The heightened immune response triggered by the Covid-19 virus can lead to systemic inflammation and, in the worst cases, it can cause the patient’s major organs to shut down, finds a study.
Researchers at the King Abdullah University of Science and Technology identified two adjacent, co-occurring amino acid mutations in the nucleocapsid protein (N-protein) of the SARS-CoV-2 virus, which is directly involved in viral replication within the host, meaning that it also interacts with the immune system.
The N-protein mutations, known as 203K/204R (or KR) correlated with higher viral load and increased severity of Covid-19 symptoms.
For the study, the team combined genomics approaches to profile gene expression in patients infected with SARS-CoV-2 (with and without the KR mutation) and compared these results with healthy controls.
They then found that the expression of pro-inflammatory factors was significantly higher in people infected with the KR mutant SARS-CoV-2.
These patients also had higher expression of interferon-stimulated genes, which trigger host immune defences.
Further, KR patients had an elevated neutrophil-to-lymphocyte ratio, suggesting their bodies were flooded with an excessive immune response.
However, precisely how the KR mutations trigger these responses is still unclear. The transition from the original N-protein motif to the KR motif could hold clues.

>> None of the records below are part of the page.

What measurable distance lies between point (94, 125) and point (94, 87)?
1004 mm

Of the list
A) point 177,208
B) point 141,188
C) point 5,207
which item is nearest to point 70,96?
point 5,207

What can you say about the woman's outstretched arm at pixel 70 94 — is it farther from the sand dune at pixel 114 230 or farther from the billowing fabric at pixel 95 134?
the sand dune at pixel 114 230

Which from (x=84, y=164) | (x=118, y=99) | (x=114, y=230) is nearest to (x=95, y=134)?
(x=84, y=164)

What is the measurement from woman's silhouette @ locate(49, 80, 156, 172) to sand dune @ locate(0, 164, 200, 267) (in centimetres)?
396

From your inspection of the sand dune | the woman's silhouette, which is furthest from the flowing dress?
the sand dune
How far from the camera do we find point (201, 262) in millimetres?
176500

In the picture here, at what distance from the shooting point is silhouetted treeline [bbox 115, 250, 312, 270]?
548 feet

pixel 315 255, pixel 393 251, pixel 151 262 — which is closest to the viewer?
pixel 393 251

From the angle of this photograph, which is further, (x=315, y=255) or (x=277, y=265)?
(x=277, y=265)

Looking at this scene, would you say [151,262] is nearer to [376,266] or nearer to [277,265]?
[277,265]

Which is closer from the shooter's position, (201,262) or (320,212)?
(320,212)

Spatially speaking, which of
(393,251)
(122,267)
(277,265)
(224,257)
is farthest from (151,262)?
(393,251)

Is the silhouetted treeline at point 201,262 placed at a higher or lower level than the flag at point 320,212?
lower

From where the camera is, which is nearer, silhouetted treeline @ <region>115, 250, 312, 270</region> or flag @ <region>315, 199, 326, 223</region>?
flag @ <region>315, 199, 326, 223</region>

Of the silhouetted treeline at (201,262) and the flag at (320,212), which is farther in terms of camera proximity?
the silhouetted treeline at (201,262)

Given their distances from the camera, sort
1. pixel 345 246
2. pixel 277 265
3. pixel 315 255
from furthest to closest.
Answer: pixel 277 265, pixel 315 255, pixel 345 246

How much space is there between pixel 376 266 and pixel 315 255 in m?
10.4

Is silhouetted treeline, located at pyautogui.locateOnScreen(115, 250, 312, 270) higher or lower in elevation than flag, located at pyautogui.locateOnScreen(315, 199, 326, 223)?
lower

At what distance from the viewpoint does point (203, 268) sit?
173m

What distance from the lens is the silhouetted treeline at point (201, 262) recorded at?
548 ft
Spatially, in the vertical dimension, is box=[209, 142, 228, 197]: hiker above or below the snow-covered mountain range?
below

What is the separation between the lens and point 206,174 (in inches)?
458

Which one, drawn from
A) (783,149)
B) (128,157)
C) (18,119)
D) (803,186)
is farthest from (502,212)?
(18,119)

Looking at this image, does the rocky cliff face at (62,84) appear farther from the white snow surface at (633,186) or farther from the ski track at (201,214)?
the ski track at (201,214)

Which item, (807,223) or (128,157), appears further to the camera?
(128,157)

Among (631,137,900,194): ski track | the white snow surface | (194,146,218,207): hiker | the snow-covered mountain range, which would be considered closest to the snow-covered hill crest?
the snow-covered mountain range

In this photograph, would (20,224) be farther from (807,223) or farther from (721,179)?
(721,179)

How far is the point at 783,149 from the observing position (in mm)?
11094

"KR mutations might alter the protein’s structural properties, changing its function and interactions or the mutations may impact viral replication or transcription processes, potentially leading to higher viral load and hyper-inflammatory responses,” said Muhammad Shuaib, genetics researcher and a member of the team led by Professor Arnab Pain.
"We might be able to use the mutant N-protein as a target for the development of universal vaccines. such vaccines could offer broad protection not only against emerging SARS-CoV-2 variants, but also against future coronaviruses," said Pain, lead author of the study.